Excerpted passage:
--
Sales of new cars increased in the first quarter compared year on year, but some vendors say increased competition has narrowed profit margins on their new car sales.

Narita Motorcare Cambodia – the exclusive importer of the Nissan brand – has seen sales rise by 15 percent in the first quarter over the same period last year, said Managing Director Long Narith.

“This shows improvement in our economy and political stability, so people can spend more on new cars,” he said.

Although demand has risen even further, Long Narith said last month’s earthquake in Japan had impacted his sales.

“We have high demand, but we face a lack of supply. Our distributor in Japan has delayed production,” he said, adding he hoped this would be temporary.

He also pointed to narrowing profit margins on each unit sold in Cambodia as competition heats up among automobile seller.

Declining to disclose the number of vehicles sold in the first quarter, he said the firm aimed to move between 400 and 500 units during 2011.

Ford importer RM Asia Company General Manager Seng Voeung said sales of the American car brand had increased by more than 10 percent during the first quarter 2011 compared to the period last year.

“People are returning to buying brand-new vehicles instead of second hand cars, as our economy is bouncing back,” he said.

“That’s why our sales are improving.”

People are returning to buying brand-new vehicles instead of second hand cars

RM Asia claims to have sold approximately 100 units in the first quarter.

Increased car loans from commercial banks were also contributing to increased sales, he said.

Seng Voeung also claimed his company profit margins are decreasing due to more intense competition among vendors.

“Even though sales are coming back, revenue has decreased, as we want to discount prices [to combat] more competition.”

Ford sales had declined about 10 percent last year, but Seng Voeung said the distributor was on track for a 15 percent increase to 400 vehicles for 2011.

Toyota – which claims to be the market leader in Cambodia – is aiming for sales of about 600 units in 2011, said Toyota Cambodia President Kong Nuon.
--
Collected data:
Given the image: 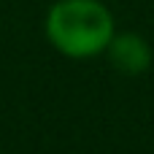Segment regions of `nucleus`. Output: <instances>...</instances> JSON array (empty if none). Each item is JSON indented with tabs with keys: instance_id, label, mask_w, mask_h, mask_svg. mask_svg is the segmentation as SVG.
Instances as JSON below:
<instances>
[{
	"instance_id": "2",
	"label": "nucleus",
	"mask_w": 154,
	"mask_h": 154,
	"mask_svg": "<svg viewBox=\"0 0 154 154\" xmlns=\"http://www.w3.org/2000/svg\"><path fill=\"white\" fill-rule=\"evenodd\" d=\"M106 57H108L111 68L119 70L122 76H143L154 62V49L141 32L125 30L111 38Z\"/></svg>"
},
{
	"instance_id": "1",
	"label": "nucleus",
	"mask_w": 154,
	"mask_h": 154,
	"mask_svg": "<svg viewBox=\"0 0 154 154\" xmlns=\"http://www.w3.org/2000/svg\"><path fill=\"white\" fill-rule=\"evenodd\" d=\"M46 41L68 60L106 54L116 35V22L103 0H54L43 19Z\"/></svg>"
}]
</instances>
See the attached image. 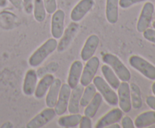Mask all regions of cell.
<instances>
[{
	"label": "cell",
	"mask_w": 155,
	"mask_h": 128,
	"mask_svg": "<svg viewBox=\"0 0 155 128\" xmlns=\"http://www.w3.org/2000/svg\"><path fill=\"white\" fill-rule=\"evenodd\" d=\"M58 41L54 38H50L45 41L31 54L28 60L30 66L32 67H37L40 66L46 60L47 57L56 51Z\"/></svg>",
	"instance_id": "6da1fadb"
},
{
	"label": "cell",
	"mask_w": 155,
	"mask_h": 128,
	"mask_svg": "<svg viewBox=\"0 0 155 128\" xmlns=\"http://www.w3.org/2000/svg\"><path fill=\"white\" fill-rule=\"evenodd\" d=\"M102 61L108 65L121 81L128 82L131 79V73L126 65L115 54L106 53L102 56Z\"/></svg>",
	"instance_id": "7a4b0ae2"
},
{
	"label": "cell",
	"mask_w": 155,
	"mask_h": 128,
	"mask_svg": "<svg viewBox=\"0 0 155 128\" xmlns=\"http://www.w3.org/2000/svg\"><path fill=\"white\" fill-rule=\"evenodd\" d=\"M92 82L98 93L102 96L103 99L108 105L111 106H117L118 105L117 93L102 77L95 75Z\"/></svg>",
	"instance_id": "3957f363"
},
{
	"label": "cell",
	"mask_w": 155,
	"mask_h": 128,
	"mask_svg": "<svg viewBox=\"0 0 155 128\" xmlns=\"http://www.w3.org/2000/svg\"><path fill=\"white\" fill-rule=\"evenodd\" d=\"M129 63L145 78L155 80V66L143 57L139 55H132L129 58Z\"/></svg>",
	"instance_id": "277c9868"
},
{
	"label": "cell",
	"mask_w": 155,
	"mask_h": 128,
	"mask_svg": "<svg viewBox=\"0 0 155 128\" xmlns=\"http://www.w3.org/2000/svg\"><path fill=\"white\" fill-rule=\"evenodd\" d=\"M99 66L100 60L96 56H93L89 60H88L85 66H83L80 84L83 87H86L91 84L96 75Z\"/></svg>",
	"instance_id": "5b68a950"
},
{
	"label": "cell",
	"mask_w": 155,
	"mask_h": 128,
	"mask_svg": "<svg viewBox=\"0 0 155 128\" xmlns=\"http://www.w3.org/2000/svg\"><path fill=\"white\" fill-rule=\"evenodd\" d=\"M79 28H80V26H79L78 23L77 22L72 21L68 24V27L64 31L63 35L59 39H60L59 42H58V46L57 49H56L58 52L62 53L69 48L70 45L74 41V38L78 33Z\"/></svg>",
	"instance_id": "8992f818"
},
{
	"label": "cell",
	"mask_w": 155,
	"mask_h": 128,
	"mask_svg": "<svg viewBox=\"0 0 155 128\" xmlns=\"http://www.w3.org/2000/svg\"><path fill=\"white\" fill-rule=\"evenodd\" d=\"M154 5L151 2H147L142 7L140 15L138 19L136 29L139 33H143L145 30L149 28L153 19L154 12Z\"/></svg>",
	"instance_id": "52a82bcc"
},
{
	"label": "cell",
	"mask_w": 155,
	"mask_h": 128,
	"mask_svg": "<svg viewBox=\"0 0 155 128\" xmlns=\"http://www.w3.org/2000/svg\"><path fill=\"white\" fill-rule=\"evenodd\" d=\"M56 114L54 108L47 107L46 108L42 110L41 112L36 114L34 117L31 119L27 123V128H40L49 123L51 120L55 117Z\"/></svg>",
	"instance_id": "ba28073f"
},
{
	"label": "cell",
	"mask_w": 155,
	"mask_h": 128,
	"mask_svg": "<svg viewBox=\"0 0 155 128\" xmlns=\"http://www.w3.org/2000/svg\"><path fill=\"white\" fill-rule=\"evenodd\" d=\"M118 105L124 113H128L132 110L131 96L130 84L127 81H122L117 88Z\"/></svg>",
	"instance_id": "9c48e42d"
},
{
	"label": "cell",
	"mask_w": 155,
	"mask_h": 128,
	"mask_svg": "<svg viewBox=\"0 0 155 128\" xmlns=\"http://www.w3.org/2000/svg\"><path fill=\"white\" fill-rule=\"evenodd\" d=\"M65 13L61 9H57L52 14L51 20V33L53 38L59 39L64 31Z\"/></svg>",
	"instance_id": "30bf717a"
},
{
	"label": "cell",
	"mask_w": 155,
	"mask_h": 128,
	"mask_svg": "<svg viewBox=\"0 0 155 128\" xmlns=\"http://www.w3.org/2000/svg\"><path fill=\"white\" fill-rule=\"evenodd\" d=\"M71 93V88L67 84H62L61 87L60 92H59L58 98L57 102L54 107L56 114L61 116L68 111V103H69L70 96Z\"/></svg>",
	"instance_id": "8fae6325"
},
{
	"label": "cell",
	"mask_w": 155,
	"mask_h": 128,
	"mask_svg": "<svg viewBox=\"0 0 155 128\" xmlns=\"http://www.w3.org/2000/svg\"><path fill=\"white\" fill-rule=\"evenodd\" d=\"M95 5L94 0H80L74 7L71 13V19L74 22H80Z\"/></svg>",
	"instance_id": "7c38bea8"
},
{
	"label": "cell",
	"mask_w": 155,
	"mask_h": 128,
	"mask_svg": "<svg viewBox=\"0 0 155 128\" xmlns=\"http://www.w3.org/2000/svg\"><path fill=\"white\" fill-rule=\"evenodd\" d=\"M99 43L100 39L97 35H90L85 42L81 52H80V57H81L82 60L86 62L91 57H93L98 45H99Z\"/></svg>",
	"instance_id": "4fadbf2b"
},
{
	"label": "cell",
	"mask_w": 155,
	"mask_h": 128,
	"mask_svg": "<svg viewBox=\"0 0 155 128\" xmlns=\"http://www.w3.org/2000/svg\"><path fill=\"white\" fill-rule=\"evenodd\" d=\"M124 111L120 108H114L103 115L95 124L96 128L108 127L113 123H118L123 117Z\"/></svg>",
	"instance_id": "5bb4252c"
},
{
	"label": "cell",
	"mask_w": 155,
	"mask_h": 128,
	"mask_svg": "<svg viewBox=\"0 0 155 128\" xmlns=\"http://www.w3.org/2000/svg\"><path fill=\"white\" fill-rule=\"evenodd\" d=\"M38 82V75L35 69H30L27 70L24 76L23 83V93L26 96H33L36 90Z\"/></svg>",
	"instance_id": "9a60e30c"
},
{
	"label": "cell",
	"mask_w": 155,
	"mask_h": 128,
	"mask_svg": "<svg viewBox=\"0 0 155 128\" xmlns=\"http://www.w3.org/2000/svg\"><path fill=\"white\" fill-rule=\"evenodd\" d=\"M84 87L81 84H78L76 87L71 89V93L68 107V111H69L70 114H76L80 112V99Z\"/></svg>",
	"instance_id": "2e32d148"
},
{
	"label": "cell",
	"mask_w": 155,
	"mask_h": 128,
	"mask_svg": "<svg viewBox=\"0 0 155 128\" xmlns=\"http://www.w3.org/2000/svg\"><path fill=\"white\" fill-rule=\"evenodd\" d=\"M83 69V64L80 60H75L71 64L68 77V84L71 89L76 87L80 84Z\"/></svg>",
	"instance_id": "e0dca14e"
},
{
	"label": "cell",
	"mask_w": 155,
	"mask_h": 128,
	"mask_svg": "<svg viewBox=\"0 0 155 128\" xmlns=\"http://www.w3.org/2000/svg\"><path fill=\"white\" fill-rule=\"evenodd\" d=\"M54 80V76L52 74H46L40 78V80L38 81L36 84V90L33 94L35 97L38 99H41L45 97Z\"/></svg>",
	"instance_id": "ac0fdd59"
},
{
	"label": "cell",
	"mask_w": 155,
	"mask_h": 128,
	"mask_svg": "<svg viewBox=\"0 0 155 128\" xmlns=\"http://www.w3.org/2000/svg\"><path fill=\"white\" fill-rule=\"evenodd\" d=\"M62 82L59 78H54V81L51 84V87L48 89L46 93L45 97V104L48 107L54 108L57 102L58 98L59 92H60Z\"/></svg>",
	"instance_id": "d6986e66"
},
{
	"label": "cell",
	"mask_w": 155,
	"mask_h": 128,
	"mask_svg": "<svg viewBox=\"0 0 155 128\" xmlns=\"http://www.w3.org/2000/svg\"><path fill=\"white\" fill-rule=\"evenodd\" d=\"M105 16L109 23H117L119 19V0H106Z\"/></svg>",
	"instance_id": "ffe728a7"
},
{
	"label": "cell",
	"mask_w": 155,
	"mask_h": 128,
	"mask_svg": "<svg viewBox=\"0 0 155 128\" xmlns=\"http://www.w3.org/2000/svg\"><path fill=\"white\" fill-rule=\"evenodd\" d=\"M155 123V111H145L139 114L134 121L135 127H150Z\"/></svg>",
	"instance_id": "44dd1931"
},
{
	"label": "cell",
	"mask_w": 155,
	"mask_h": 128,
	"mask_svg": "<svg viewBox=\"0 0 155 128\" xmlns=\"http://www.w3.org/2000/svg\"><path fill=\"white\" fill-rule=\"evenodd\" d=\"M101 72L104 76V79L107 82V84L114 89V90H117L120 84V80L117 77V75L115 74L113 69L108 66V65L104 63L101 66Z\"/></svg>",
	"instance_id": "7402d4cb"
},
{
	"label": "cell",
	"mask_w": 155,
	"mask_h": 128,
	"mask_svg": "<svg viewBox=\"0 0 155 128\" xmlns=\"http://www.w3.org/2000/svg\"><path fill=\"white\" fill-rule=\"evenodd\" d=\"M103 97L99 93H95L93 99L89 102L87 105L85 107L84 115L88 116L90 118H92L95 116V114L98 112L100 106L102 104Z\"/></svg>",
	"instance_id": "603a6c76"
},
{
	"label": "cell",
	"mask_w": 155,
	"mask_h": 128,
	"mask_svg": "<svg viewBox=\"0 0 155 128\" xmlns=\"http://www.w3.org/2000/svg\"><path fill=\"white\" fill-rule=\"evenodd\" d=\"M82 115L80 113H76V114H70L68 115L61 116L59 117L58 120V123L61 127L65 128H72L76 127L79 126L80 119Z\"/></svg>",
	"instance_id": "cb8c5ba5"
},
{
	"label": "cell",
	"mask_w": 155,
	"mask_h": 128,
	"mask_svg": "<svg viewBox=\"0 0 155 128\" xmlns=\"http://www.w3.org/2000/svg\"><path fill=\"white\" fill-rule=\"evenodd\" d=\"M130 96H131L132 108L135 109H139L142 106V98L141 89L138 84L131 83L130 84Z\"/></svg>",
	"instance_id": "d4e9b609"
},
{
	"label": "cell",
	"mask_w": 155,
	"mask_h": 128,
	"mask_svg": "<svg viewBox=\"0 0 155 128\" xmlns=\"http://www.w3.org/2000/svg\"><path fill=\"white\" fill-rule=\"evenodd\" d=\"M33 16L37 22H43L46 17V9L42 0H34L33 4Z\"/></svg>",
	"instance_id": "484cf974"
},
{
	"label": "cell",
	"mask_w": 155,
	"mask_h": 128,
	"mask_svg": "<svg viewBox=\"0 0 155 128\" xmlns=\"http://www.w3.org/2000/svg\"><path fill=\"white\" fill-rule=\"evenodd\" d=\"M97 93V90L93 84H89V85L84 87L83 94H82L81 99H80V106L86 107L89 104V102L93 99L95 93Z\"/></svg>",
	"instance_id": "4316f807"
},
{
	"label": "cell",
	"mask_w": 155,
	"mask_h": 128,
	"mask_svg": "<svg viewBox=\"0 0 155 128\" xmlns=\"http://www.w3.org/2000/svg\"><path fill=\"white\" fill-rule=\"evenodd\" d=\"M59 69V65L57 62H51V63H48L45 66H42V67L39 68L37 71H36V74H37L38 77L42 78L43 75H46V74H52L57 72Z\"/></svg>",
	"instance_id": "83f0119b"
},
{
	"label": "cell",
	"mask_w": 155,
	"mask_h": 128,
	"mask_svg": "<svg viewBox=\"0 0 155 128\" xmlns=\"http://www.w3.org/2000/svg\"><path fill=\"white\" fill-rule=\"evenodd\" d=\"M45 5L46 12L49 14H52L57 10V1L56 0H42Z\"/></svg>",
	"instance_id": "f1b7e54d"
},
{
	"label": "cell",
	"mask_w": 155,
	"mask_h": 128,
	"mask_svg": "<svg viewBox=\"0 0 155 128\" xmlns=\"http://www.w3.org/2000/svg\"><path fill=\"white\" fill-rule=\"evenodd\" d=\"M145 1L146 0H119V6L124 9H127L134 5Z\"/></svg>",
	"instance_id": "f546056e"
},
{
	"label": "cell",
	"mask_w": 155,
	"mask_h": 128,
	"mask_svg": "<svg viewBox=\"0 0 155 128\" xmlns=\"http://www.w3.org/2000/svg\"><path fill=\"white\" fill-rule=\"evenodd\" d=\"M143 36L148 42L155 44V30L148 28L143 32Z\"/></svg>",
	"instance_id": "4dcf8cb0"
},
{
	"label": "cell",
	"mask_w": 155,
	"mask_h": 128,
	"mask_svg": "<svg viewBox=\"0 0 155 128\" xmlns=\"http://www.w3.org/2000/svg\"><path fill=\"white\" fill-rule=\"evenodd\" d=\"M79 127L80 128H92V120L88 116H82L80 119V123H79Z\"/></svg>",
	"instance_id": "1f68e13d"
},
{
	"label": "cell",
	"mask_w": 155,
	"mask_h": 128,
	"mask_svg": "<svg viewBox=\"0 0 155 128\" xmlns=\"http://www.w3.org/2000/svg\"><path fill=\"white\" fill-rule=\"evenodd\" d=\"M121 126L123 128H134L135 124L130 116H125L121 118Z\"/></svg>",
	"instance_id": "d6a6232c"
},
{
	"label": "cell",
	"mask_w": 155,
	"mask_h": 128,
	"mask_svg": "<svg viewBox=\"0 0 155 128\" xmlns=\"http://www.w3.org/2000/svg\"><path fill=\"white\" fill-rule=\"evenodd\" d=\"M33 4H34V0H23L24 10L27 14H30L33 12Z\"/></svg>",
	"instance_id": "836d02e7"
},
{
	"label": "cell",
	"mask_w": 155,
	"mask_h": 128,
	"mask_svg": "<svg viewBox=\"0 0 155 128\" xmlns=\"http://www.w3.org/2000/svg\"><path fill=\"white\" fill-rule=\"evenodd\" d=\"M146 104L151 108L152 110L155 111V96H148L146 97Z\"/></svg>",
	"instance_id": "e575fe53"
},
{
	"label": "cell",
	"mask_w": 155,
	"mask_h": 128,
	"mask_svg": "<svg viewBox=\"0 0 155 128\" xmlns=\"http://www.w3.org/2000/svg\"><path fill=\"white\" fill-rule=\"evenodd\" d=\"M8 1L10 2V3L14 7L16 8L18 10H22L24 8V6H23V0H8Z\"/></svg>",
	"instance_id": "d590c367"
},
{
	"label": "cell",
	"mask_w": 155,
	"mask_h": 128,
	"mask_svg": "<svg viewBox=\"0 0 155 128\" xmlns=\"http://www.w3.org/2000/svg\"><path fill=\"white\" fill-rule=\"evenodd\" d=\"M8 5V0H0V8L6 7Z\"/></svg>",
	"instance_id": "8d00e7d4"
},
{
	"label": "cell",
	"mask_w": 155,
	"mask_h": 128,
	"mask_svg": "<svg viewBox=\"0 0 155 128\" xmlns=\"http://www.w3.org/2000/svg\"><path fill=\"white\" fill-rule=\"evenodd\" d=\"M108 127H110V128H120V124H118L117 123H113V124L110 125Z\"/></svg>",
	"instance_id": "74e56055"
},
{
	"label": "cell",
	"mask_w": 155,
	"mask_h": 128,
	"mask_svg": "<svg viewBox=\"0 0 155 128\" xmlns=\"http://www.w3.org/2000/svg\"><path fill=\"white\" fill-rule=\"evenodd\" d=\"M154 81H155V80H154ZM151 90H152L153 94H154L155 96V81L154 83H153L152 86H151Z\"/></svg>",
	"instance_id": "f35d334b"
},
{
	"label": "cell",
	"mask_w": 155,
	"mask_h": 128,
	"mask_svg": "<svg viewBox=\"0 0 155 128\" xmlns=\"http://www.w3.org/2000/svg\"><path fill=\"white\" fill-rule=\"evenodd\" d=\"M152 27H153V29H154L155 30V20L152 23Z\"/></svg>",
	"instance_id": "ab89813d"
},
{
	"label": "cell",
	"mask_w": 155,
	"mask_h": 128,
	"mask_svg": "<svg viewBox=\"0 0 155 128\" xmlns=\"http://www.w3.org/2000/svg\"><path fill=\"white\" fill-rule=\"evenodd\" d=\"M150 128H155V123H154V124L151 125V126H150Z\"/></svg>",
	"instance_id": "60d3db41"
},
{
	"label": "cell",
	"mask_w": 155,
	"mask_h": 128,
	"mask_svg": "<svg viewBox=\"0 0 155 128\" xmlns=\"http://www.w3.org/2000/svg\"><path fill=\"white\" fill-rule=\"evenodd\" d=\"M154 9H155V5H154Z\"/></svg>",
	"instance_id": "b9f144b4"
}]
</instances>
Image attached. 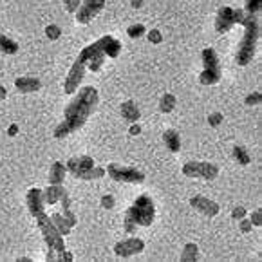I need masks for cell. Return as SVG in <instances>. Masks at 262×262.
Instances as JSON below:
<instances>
--
Exercise directions: Reproduce verbatim the passage of the article on new car sales in Cambodia, from "Narita Motorcare Cambodia" up to and including "units during 2011.".

Result for this exercise:
Narita Motorcare Cambodia – the exclusive importer of the Nissan brand – has seen sales rise by 15 percent in the first quarter over the same period last year, said Managing Director Long Narith.

“This shows improvement in our economy and political stability, so people can spend more on new cars,” he said.

Although demand has risen even further, Long Narith said last month’s earthquake in Japan had impacted his sales.

“We have high demand, but we face a lack of supply. Our distributor in Japan has delayed production,” he said, adding he hoped this would be temporary.

He also pointed to narrowing profit margins on each unit sold in Cambodia as competition heats up among automobile seller.

Declining to disclose the number of vehicles sold in the first quarter, he said the firm aimed to move between 400 and 500 units during 2011.